» ISTRUZIONI
a) Nel testo sulla chirurgia dell'obesità, che percentuale di pazienti operati era tornata al lavoro dopo due anni?
b) Prosegui il testo sulla chirurgia dell'obesità a partire dall'ultima frase riportata.

» TESTO DEL DOCUMENTO
◇ ◇ ◇ ◇ ◇ ◇ ◇
Tanti vantaggi, ma attenzione agli effetti avversi. Potrebbe essere questo il sunto dei tanti studi sugli esiti del trattamento chirurgico dell'obesità che sono stati pubblicati da diverse riviste scientifiche internazionali nel giro di poche settimane.
Aveva infatti iniziato il NEJM a fine agosto con due studi che dimostravano non solo una maggiore perdita di peso ma anche una mortalità più bassa nei soggetti obesi sottoposti a terapia chirurgica rispetto a quelli trattati con terapia medica standard, ma secondo Richard Thirlby, del Virginia Mason Medical Center di Seattle, non è solo una questione di mortalità ma anche di produttività. Nello studio pubblicato da poco sugli Archieves of Surgery, lui e i suoi colleghi hanno evidenziato una netta prevalenza di rientri al lavoro a distanza di due anni dalla presa in carico tra i pazienti trattati chirurgicamente rispetto a quelli trattati con soluzioni alternative (37% vs 6%). A far la differenza comunque non sembrava tanto la perdita di peso quanto la riduzione del numero di comorbidità che per il gruppo trattato chirurgicamente era maggiore. Nello stesso numero della rivista Christopher Still e i colleghi del Geisenger Health Care System di Danville hanno pubblicato uno studio che dimostra invece come una perdita di peso tra il 5 e il 10 per cento prima dell'intervento potrebbe migliorarne ulteriormente i vantaggi. Sottoponendo tutti i pazienti obesi a interventi educazionali e di counseling, i ricercatori hanno visto che quelli in cui la perdita era superiore al 10 per cento, la degenza post-operatoria era più beve, ma soprattutto la probabilità di perdere fino al 70 per cento del peso dopo il trattamento chirurgico era significativamente maggiore. "Non è chiara la ragione esatta di questo risultato ma è molto probabile che la perdita del peso prima dell'intervento sia una misura della compliance e della capacità potenziale del paziente di seguire l'iter terapeutico successivo. – ha detto Edward Livingston, dell'Università del Texas nell'editoriale che accompagnava i due studi – È invece chiara la necessità di garantire questo tipo di interventi anche ai meno abbienti onde evitare un ulteriore scivolamento verso lo stato di indigenza con tutte le relative conseguenze sulla salute".
◇ ◇ ◇ ◇ ◇ ◇ ◇
» Voci del dataset
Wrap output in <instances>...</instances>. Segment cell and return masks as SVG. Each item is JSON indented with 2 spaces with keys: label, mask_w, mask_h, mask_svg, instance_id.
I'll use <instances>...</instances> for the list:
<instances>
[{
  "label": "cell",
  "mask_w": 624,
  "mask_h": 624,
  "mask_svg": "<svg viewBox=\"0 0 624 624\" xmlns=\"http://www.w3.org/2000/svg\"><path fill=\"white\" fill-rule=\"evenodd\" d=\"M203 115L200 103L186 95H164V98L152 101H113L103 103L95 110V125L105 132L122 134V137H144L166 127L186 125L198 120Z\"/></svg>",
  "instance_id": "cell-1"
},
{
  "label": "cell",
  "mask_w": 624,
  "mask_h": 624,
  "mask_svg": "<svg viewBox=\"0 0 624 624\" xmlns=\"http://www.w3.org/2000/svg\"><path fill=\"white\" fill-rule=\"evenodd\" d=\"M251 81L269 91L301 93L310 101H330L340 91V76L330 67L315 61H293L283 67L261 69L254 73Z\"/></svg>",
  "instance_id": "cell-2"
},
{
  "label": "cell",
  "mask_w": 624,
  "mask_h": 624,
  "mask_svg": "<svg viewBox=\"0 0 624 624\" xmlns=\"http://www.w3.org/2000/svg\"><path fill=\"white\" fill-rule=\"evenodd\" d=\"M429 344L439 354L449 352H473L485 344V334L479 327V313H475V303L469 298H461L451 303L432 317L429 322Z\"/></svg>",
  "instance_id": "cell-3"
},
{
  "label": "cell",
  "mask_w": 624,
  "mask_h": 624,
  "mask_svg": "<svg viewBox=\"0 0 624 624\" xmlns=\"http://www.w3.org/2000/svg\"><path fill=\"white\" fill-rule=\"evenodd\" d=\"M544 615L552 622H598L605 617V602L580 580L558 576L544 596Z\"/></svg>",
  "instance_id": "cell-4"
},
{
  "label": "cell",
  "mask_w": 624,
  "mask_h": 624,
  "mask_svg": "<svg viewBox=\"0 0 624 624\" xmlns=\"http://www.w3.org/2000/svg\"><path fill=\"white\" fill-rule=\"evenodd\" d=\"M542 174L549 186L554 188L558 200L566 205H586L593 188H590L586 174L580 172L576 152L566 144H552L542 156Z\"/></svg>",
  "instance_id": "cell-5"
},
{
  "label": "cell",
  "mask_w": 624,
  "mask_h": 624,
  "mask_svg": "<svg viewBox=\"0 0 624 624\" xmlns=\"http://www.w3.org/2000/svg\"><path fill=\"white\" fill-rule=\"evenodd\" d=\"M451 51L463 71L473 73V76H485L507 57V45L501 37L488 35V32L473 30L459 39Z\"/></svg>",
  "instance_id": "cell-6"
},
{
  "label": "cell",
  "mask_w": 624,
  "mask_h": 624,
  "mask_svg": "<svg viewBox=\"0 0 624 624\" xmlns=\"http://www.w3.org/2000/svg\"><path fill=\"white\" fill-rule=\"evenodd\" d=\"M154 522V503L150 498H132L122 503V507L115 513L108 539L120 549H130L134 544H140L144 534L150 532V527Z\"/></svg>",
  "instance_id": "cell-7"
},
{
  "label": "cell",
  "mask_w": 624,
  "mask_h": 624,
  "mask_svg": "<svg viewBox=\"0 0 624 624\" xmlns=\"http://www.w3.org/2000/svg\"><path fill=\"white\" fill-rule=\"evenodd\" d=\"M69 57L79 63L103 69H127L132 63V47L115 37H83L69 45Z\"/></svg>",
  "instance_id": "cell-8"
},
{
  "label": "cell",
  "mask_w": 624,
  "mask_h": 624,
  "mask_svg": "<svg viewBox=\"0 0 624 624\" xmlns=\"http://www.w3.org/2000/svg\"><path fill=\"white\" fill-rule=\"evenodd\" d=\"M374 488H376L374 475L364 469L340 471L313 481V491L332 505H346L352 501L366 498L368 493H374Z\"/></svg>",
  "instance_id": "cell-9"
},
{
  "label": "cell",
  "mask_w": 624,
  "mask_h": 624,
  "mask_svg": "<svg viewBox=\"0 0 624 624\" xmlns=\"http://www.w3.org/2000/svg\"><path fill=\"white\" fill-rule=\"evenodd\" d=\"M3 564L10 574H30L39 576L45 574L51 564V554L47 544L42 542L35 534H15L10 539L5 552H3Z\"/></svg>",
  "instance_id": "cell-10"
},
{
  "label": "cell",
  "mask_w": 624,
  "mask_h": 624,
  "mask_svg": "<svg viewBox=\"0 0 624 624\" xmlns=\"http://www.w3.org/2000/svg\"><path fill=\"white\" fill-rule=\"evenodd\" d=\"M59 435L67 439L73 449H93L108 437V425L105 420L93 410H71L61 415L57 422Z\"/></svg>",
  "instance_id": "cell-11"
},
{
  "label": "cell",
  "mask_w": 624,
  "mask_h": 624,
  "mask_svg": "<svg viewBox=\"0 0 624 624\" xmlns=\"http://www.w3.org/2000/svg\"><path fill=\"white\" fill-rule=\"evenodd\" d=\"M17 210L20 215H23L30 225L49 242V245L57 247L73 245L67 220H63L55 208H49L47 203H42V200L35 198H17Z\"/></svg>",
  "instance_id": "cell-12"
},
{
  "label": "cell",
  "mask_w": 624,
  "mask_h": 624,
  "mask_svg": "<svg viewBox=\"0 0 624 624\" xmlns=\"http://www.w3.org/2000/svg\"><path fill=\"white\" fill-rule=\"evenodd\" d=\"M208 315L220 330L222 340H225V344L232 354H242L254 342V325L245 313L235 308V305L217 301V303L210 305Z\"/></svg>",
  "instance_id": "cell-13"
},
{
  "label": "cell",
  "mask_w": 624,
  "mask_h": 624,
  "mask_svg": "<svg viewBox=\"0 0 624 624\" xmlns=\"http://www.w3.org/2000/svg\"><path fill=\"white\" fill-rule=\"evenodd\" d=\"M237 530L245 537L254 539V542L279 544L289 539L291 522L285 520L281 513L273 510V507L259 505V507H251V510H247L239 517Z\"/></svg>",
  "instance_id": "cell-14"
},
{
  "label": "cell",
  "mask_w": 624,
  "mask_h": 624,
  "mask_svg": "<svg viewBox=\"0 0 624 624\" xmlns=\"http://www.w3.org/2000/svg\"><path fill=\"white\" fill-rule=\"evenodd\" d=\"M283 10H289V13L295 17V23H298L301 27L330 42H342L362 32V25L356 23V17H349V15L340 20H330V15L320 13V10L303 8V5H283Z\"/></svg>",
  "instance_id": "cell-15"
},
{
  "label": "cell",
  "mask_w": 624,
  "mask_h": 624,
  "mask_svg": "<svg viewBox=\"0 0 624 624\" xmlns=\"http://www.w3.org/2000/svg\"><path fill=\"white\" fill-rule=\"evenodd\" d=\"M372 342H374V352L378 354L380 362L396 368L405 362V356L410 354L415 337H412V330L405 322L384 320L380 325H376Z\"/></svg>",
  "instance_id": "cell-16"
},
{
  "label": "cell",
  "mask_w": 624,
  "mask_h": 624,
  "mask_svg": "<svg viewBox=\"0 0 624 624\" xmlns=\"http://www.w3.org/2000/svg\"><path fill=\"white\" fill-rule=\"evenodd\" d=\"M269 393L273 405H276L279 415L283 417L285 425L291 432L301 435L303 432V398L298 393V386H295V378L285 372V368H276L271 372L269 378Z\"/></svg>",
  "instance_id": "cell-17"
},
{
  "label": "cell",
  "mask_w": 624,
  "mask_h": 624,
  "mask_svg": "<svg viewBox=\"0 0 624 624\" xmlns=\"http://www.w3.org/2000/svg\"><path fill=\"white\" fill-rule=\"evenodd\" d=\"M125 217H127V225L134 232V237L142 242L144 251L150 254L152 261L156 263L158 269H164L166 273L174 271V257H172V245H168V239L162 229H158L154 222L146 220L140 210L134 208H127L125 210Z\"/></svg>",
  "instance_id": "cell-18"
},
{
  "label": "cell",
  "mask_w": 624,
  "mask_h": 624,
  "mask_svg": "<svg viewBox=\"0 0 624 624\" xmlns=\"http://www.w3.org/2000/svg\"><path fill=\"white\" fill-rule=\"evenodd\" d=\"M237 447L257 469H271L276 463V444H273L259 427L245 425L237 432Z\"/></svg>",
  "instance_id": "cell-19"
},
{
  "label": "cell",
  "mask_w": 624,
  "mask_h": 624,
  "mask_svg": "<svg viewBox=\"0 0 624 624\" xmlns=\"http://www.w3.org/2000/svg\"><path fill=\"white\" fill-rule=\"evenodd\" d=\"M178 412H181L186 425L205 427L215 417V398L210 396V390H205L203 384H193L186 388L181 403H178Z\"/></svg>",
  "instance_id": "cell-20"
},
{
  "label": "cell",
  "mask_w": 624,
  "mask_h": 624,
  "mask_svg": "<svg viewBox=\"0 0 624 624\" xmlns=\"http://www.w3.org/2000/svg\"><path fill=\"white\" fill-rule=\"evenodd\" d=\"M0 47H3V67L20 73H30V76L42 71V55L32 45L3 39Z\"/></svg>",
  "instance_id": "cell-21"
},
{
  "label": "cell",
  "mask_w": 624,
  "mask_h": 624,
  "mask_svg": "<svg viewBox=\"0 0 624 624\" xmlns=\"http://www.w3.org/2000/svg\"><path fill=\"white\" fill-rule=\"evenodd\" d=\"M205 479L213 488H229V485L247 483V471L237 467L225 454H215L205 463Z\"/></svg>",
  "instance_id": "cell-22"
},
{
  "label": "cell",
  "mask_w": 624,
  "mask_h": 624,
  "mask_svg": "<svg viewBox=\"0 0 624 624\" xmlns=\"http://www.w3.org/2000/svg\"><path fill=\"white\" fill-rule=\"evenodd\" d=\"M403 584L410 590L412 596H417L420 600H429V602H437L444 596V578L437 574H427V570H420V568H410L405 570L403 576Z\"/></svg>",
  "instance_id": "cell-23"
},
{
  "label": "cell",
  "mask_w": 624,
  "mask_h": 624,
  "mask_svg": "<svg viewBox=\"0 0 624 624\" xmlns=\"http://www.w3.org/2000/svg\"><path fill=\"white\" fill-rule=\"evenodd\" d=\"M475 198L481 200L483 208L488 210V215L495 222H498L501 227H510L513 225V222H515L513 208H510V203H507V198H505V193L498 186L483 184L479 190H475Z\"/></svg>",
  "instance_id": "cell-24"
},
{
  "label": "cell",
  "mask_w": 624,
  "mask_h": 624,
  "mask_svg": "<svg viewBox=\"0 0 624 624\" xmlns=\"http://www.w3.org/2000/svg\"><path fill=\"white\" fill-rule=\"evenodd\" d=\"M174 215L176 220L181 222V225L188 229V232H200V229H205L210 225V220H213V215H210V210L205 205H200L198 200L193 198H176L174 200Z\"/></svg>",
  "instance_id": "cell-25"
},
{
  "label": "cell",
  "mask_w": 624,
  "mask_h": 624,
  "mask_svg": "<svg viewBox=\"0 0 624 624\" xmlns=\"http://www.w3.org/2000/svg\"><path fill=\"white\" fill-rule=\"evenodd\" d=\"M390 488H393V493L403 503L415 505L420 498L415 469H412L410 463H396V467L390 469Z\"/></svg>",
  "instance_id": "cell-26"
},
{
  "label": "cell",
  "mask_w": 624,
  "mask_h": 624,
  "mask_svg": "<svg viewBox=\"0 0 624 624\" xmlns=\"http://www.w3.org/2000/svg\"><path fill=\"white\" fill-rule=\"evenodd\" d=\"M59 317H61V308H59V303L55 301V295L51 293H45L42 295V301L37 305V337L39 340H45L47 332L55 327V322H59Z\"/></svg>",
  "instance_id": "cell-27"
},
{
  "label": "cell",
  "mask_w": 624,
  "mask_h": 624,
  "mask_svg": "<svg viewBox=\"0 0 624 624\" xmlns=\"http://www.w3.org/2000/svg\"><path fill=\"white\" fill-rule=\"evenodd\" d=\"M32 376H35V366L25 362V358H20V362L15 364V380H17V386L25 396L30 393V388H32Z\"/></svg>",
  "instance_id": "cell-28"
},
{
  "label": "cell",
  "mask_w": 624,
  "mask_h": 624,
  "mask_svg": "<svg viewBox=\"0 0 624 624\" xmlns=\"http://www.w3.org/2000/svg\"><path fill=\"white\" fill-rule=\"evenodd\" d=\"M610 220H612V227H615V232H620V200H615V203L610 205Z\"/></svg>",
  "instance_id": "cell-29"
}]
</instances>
◇ ◇ ◇ ◇ ◇ ◇ ◇
» RISULTATI ATTESI
a) Il 37%, contro il 6% dei pazienti trattati con soluzioni alternative.

b)
L'invito alla prudenza è però arrivato a metà ottobre sempre sugli Archieves of Surgery con uno studio di Lewis Kuller e i colleghi dell'Università di Pittsburg. "Senza voler demonizzare un trattamento che in pazienti gravemente obesi spesso è l'unica soluzione "salvavita" – ha detto infatti il ricercatore – in un indagine compiuta sui quasi 17 mila interventi svolti nella nostra regione abbiamo scoperto che esiste un rischio eccedente rispetto alla popolazione generale di morti per suicidio e problemi cardiovascolari". La loro proposta sarebbe quindi quella di migliorare i follow up sui pazienti sottoposti a chirurgia bariatrica enfatizzando di più la componente psichica e la presenza di segni di disagio mentale o depressione.
Fonti:
Sjöström L et al. Effects of bariatric surgery on mortality in Swedish obese subjects. NEJM 2007;357:741
Adams TD et al., Long-term mortality after gastric bypass surgery. NEJM 2007;357:753
Wagner AJ et al. Return to work after gastric bypass in Medicaid-funded morbidly obese patients. Arch Surgery 2007;142(10):935-940
Still CD et al. Outcomes of preoperative weight loss in high-risk patients undergoing gastric bypass surgery. Arch Surgery 2007;142(10):994-998.
Livingston EH. Bariatric surgery in the new millennium. Arch Surgery 2007;142(10):919-222.